For years, the honest answer to "what do I serve my open model with?" started with Hugging Face's Text Generation Inference. That era ended quietly. TGI went into maintenance mode in December 2025, and on March 21, 2026 the repository was archived — read-only, no new features, bug fixes only. The README now does something unusual for a piece of infrastructure: it points you at the competition, recommending vLLM, SGLang, llama.cpp, and MLX for anything new. Hugging Face decided it was cheaper to fund the engines that won than to keep running its own.
That decision is the real headline. The self-hosted inference field didn't fragment into a dozen options — it consolidated. For general-purpose GPU serving, three engines now matter, and they are all Apache-2.0: vLLM, SGLang, and LMDeploy.
The same ceiling, reached from opposite directions#
Here is the finding that should reframe how you shop. On a Llama 3.1 8B model on an H100, independent benchmarks put SGLang and LMDeploy in a near dead heat around ~16,200 tokens per second — roughly 29% ahead of vLLM's ~12,500 (AIMultiple, Spheron).
What makes that interesting isn't the gap. It's that the two leaders got there from architecturally opposite places. SGLang is Python plus hand-tuned native kernels, organized around RadixAttention — a prefix cache that reuses the key/value state of shared prompt prefixes across requests. LMDeploy's TurboMind is a pure-C++ engine from the InternLM team that removes the Python interpreter from the hot path entirely. One optimized the memory pattern; the other deleted the language overhead. They arrive within 0.6% of each other.

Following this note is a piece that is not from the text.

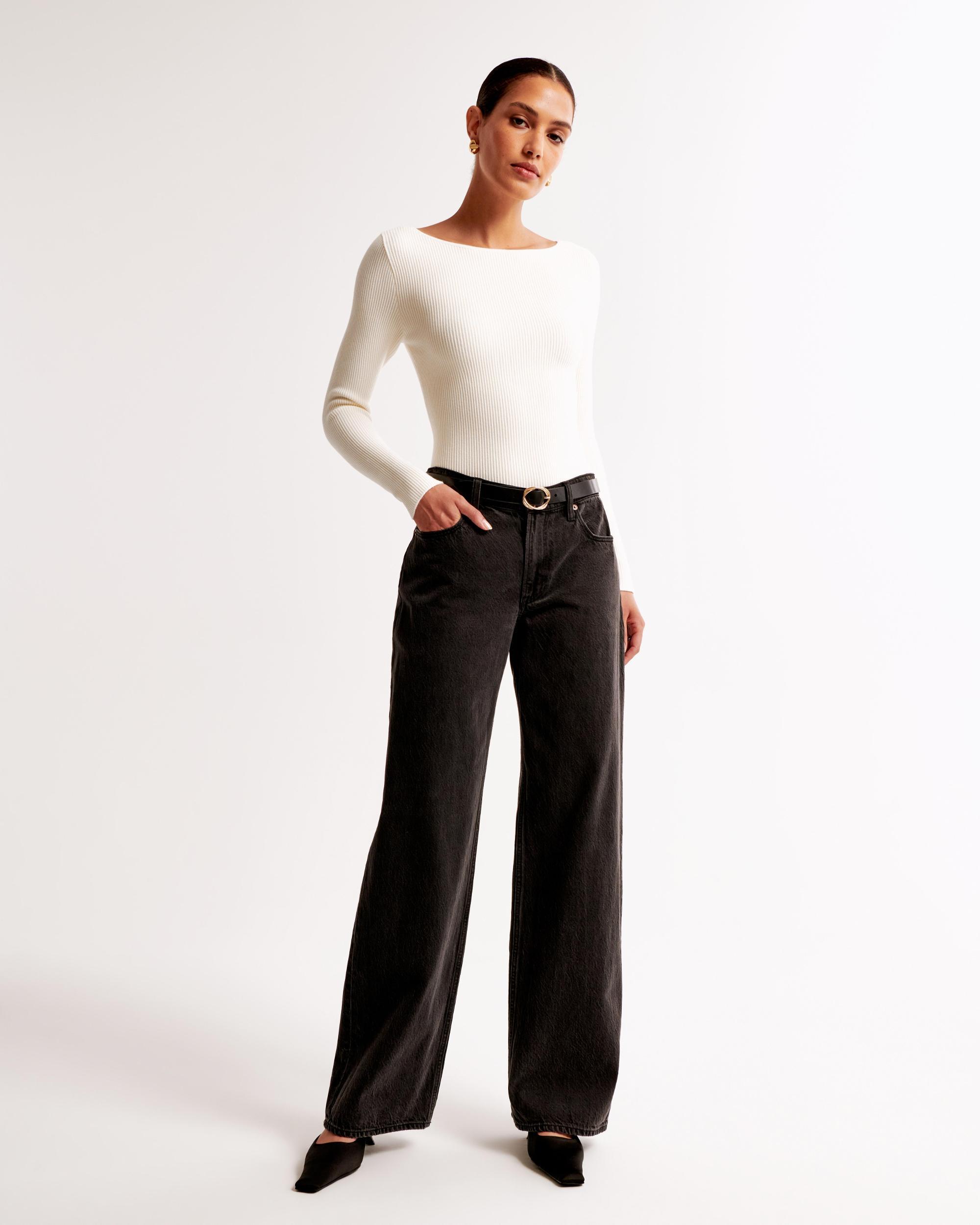 Long-Sleeve Ottoman Slash Top Product Image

When two engines built on opposite principles crest at the identical throughput, the kernel math has been commoditized — what's left to win is orchestration.
Why the 29% is a trap#
The temptation is to read "29% faster" and route everything to SGLang or LMDeploy. Don't — not on that number alone. The gap is a small-model artifact. Push to a 70B-class model and the three engines converge to within a few percent of each other. The reason is physics, not code: at 8B on an H100 you are orchestration-bound — the bottleneck is how fast the engine can schedule, batch, and shuffle tokens, so a tighter scheduler wins. At 70B you become memory-bandwidth-bound — every engine is waiting on the same HBM, and no amount of C++ buys you around the wall. The benchmark that sells the difference is measured exactly where the difference exists.

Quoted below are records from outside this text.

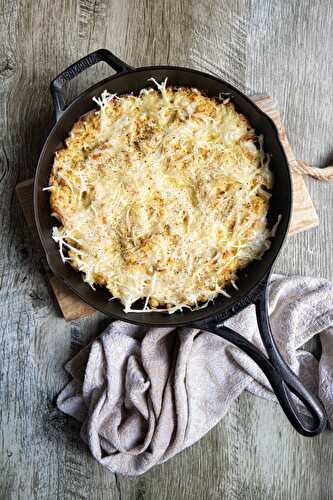 Gratin de chou-fleur aux deux moutardes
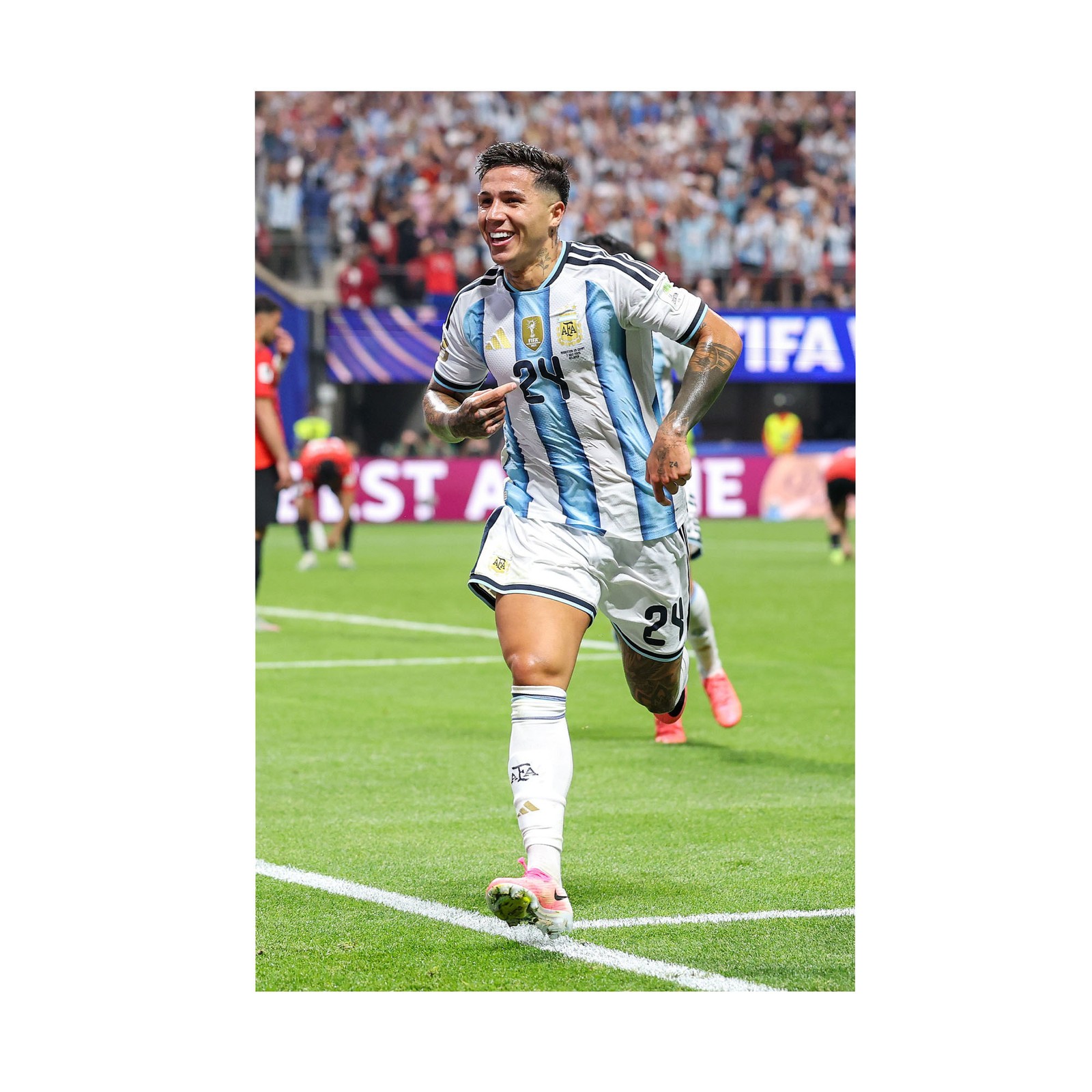Enzo Fernandez 24 Goal Inspired Argentina - Futbol 2026 Cup - POSTER 20"x30"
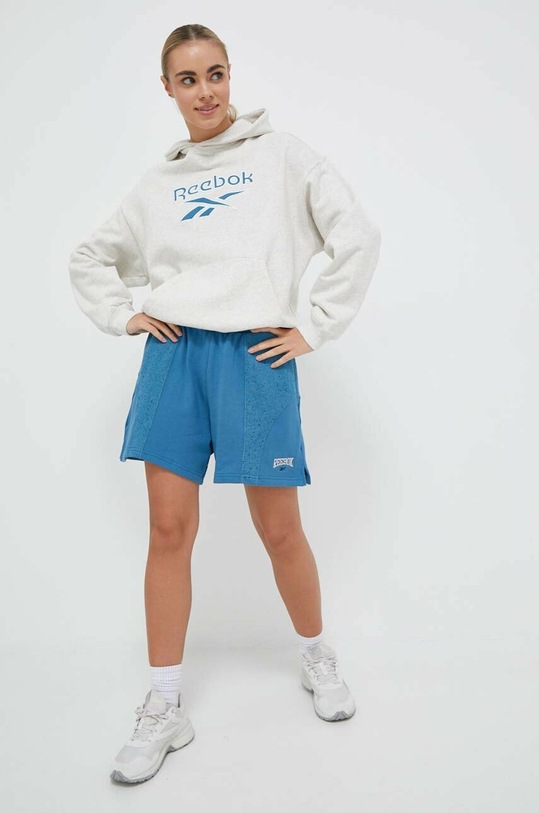 Reebok Classic bluza bawełniana Archive Big Logo IC8095 szary SS23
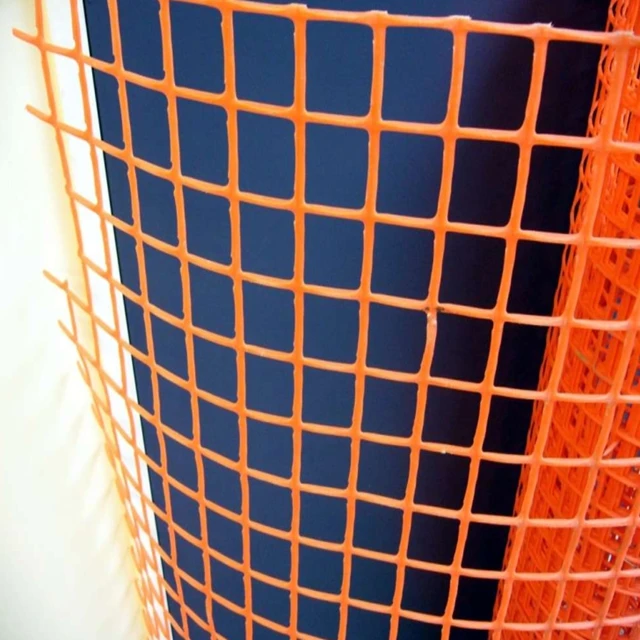 Stainless Steel 304 Orange Plastic Safety Mesh Fence For Site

So "which is fastest" is the wrong question. The right one is: which specialization survives contact with your actual workload?
Choosing by shape, not by leaderboard#
- vLLM — the lowest-regret default. From UC Berkeley's Sky Computing Lab, it supports 200+ model architectures and the widest quantization matrix in the field (FP8, INT4/INT8, GPTQ/AWQ, GGUF, NVFP4). It gets new models on day one and needs no compilation step. If you have no specific reason to optimize, this is the pick — and Hugging Face agreeing with you is why TGI's traffic now defaults here. (If your shortlist also includes a lightweight local-first option, that's a different axis — see vLLM vs SGLang vs Ollama.)

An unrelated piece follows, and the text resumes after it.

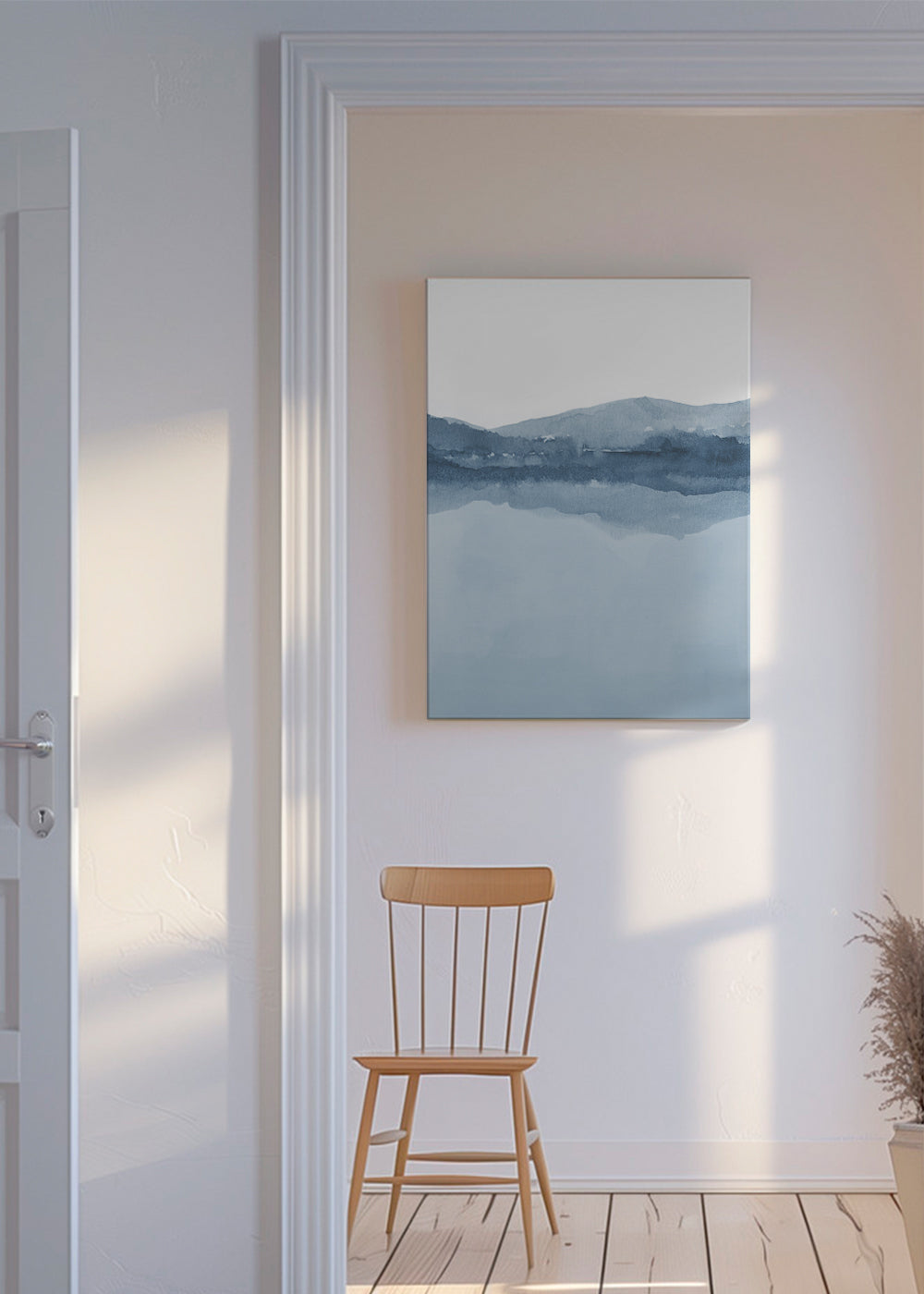 Frendorf | Leinwand Aquarell Landschaft N 12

- SGLang — for prefix-heavy traffic. Multi-turn chat, agent loops, and anything with a fat shared system prompt is where RadixAttention earns its keep, because the repeated prefix stops being recomputed on every call. It also has strong structured-output support, and it's the engine running in production at xAI, Cursor, LinkedIn, and others — a real signal about where it holds up at scale.
- LMDeploy — for quantized serving on scarce GPUs. TurboMind is built Int4-first, with online int8/int4 KV-cache quantization and a reported ~2.4x speedup over FP16 and up to ~1.8x higher request throughput than vLLM in its own numbers. When the job is "fit this large model onto one GPU I can actually rent," it's the sharpest tool on the bench.
The bet you're actually placing#
Pick an engine in 2026 and you're not betting on speed — the peak numbers converge exactly where your models get big enough to matter. You're betting on an optimization axis: breadth (vLLM), prefix reuse (SGLang), or quantization density (LMDeploy). All three are permissively licensed, all three ship continuous batching and paged/radix attention and FP8/INT4, and the platform that used to sell you a fourth option is now paying two of these teams to keep going.
The field didn't crown a winner. It agreed on the shape of the problem — and split the remaining work three ways.